Introduction to Linguistic Data Science

Big data is fundamentally changing the way that linguists can investigate linguistic facts leading to a new research area which combines data science with linguistics. This course provides an introduction to the new area of linguistic data science by means of an introductory course with hands-on data analysis that is focused on key questions in linguistics. This course will first provide a basic introduction to data science and in particular how this can be applied to large corpora using natural language processing techniques. We will then show how this can be used to find answers to problems in syntax, semantics, multilinguality and other areas of linguistics, along with a summary giving perspectives on how these methods can be applied to students' own research.

This course provides a broad overview of how data science techniques, including machine learning, natural language processing and data visualisation can be applied to linguistics and will equip students with powerful tools to analyse their own challenges in a quantitative manner.

Course outline

Monday: Fundamentals of Data Science

Slides

Worksheet

What is data science?
Methods for data science
Natural language processing
Machine learning
Text preprocessing
Hands-on: How can we infer authors of texts using stylometrics?

Tuesday: Linguistic Data Science

Slides

Worksheet

Corpora and data
Corpus linguistics
Types, tokens and Morphology
Hands-on: English Clitics
Social Media Analytics
Hands-on: Sarcasm detection

Wednesday: Linguistic Data Science for Syntax

Slides

Worksheet

Part-of-speech Analysis
Parsing
Hands-on: Adverbs in English
Language Usage
Hands-on: Diachronic Analysis

Thursday: Linguistic Data Science for Semantics

Slides

Worksheet

Vector space models
Word embeddings
Understanding Semantic Spaces
Large Language Models
Prompt Engineering
Hands-on question: How can we infer word senses?

Friday: Multilingual Linguistic Data Science

Slides

Worksheet

Machine Translation
Under-resourced languages
Hands-on: Code-switching
Distant Reading

Bonus Content: Perspectives

Slides

Evaluation of Machine Translation
Linked Data for Linguistics

Expected level and prerequisites

This course is aimed at PhD students engaged in linguistics, computer science or a related field.
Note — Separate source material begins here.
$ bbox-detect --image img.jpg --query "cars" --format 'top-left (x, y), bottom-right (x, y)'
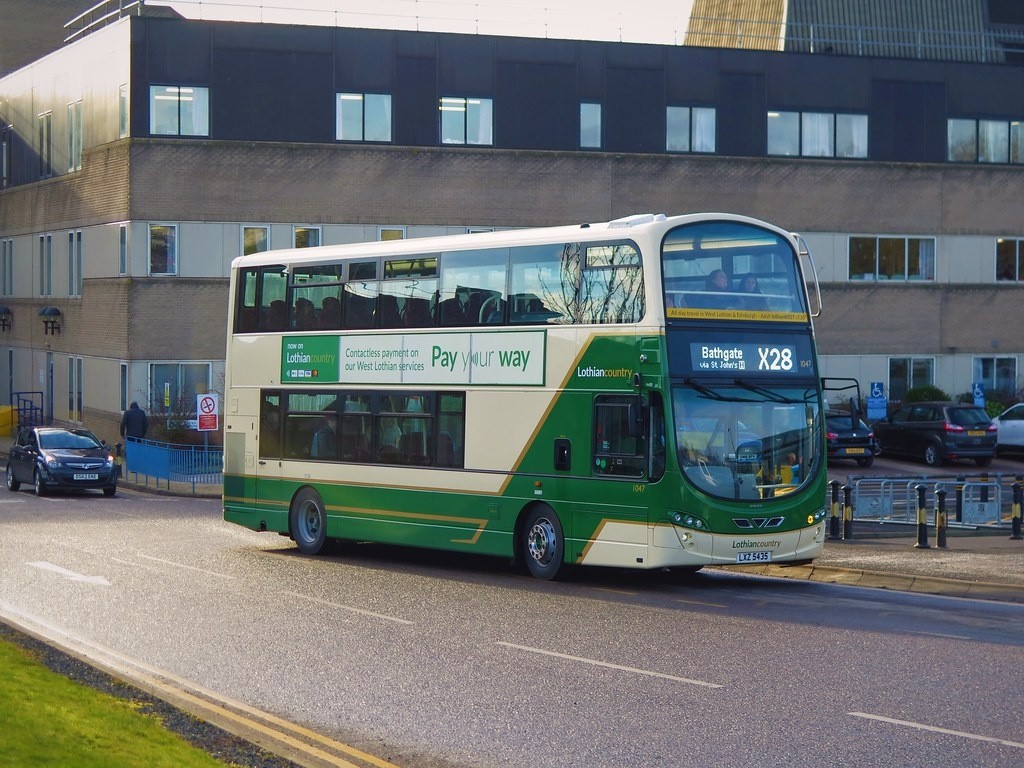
top-left (677, 417), bottom-right (762, 466)
top-left (825, 408), bottom-right (877, 468)
top-left (991, 403), bottom-right (1024, 455)
top-left (7, 424), bottom-right (118, 497)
The course will illustrate key concepts using Python, however we do not expect students to have any prior experience with programming, as students will be provided with iPython notebooks and will only be expected to make minor changes in order to complete their investigations. Although we will cover some technical concepts, we do not expect any prerequisites in terms of mathematics, computer science or linguistics. As such, we expect that this course will be accessible to all students at ESSLLI. I note that this course will be partly based on a similar course, “Machine Learning and Natural Language Processing for Managers”, offered as part of a postgraduate diploma at the University of Galway.

References

Manning, Christopher, and Hinrich Schutze. Foundations of statistical natural language processing. MIT press, 1999.
Koehn, Philipp. Statistical machine translation. Cambridge University Press, 2009.
Goldberg, Yoav. "Neural network methods for natural language processing." Synthesis lectures on human language technologies 10, no. 1 (2017): 1-309.
McKinney, Wes. Python for data analysis: Data wrangling with Pandas, NumPy, and IPython. " O'Reilly Media, Inc.", 2012.

About the lecturer

This course is lectured by John P. McCrae, a lecturer at the University of Galway and a senior researcher at the Insight Centre for Data Analytics and ADAPT centre. He has been working on linguistic data science for over 10 years and has taught similar courses at previous ESSLLI schools and other summer schools and has published over 100 papers in the area of linguistic data science.